We've seen already that potential energy due to gravity should have the form $mg(y_{2}-y_{1})$. We can measure potential energy relative any position that makes sense to us, the most sensible place to measure from will depend on the problem. We can then say that the gravitational potential energy of an object is given by the height of that object above that reference point is $mgh$. Object below the reference point will have negative gravitational potential energy.

We arrived at the potential energy by integrating the force over displacement.

$\Delta U = -\int_{1}^{2}\vec{F}\cdot\,d\vec{l}$

We can go the other way and obtain the force from the potential. If we have a given potential that varies in space $U(x,y,z)$ then the force is the related to the spatial derivative of the potential.

$\vec{F}(x,y,z)=-\hat{i}\frac{\partial U}{\partial x}-\hat{j}\frac{\partial U}{\partial y}-\hat{k}\frac{\partial U}{\partial z}$

In the last lecture we discussed the work-energy theorem which says that the net work done on an object $W_{Net}$ is equal to it's change in kinetic energy $\Delta K$

$W_{Net}=\Delta K$

We also saw today that the change in potential energy **if only conservative forces are active** is

$\Delta U = -\int_{1}^{2}\vec{F}\cdot\,d\vec{l} = - W_{Net} $

So we can see that when only conservative forces act that

$\Delta K + \Delta U = 0 $

We call the sum of the Kinetic Energy and Potential Energy the Total Mechanical Energy E

$E=K+U$

and we can see that under the condition of only conservative forces acting this is a conserved quantity.

During the drop of the weight only conservative forces act. So whatever potential energy we lose, $mg\Delta h$, gets converted in to kinetic energy, $\frac{1}{2}mv^{2}$.

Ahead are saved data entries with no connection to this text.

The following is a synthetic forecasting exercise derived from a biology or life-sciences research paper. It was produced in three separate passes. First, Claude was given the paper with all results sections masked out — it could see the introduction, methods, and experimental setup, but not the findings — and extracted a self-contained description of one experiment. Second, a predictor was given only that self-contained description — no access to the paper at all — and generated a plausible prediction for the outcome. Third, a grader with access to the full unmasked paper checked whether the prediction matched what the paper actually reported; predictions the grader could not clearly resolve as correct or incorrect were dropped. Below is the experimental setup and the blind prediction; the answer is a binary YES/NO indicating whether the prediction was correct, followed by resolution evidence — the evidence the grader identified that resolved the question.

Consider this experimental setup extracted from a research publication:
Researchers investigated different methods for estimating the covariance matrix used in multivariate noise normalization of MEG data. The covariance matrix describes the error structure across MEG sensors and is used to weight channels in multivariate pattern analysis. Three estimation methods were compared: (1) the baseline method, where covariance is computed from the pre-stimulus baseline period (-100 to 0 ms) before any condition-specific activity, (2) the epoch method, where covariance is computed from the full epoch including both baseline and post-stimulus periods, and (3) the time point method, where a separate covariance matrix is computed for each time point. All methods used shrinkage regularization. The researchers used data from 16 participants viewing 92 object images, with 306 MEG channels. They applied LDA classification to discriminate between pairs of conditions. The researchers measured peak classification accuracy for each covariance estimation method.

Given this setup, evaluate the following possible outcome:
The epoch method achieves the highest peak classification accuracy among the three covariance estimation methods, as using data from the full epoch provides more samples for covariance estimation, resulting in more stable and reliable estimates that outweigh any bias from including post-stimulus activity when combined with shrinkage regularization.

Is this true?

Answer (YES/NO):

If we drop the weight from twice the height we see that the ratio of the kinetic energy should be $\frac{K_{2h}}{K_{h}}=2$ and as the kinetic energy is proportional to the square of the velocity the ratio $\frac{v_{2h}^{2}}{v_{h}^2}=2$ and $\frac{v_{2h}}{v_{h}}=\sqrt{2}$

When the weight hits the nail the force is used to push the nail in to the block. We should note that this a non-conservative force, the force is used to deform the block in an irreversible fashion! However the work-energy theorem still applies, so the amount of work done is equal to the kinetic energy lost.

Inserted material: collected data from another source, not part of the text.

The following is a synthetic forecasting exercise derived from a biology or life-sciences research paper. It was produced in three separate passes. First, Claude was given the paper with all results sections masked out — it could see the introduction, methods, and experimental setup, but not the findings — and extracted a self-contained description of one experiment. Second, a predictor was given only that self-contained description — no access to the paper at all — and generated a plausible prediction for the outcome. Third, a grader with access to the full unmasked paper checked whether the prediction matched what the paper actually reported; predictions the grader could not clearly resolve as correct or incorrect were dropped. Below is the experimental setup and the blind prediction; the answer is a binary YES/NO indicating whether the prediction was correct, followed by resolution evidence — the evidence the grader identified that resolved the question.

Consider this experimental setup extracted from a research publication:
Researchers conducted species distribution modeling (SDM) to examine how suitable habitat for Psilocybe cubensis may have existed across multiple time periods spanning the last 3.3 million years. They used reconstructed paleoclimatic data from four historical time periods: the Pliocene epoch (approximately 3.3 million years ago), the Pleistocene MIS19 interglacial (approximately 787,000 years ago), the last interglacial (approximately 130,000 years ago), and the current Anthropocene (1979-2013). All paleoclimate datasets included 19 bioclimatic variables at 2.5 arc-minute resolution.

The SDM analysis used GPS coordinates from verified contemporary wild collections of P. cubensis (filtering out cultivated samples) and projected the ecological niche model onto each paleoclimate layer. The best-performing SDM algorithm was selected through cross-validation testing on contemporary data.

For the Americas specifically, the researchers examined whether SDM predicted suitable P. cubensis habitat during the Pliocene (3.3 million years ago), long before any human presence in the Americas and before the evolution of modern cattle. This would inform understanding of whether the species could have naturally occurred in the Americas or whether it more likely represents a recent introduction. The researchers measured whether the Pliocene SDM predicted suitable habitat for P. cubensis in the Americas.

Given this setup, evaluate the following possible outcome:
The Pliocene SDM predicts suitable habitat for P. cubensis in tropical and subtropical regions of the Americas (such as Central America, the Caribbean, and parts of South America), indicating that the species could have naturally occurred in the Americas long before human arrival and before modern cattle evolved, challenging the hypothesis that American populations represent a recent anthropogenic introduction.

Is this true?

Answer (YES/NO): YES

As $W=Fd$ the distance the nail goes in should be twice as much when the kinetic energy is twice as much, $\frac{d_{2h}}{d_{h}}=2$.

Which track should give a ball a faster velocity at the end of the track?

A. Track A B. Track B or C. Neither, the velocity should be the same.

On which track should a ball arrive first if they are released simultaneously?

A. Track A B. Track B or C. Neither, the time taken should be the same.

We can use the conservation of mechanical energy to know that if the change in height and therefore potential energy is the same in both cases, the kinetic energy gained should be the same in both cases, and thus the velocity at the end of both tracks should be the same.

We can't, however, use this to tell the time taken, this depends on the path taken. We can understand the counter-intuitive result that the longer path takes less time based on the fact that throughout the middle section of the path the ball is always moving faster than it is on the straight path.

In reality there is a limit to how far we can bend the path and still have the ball take less time. The fastest path is the one closest to the Cycloid.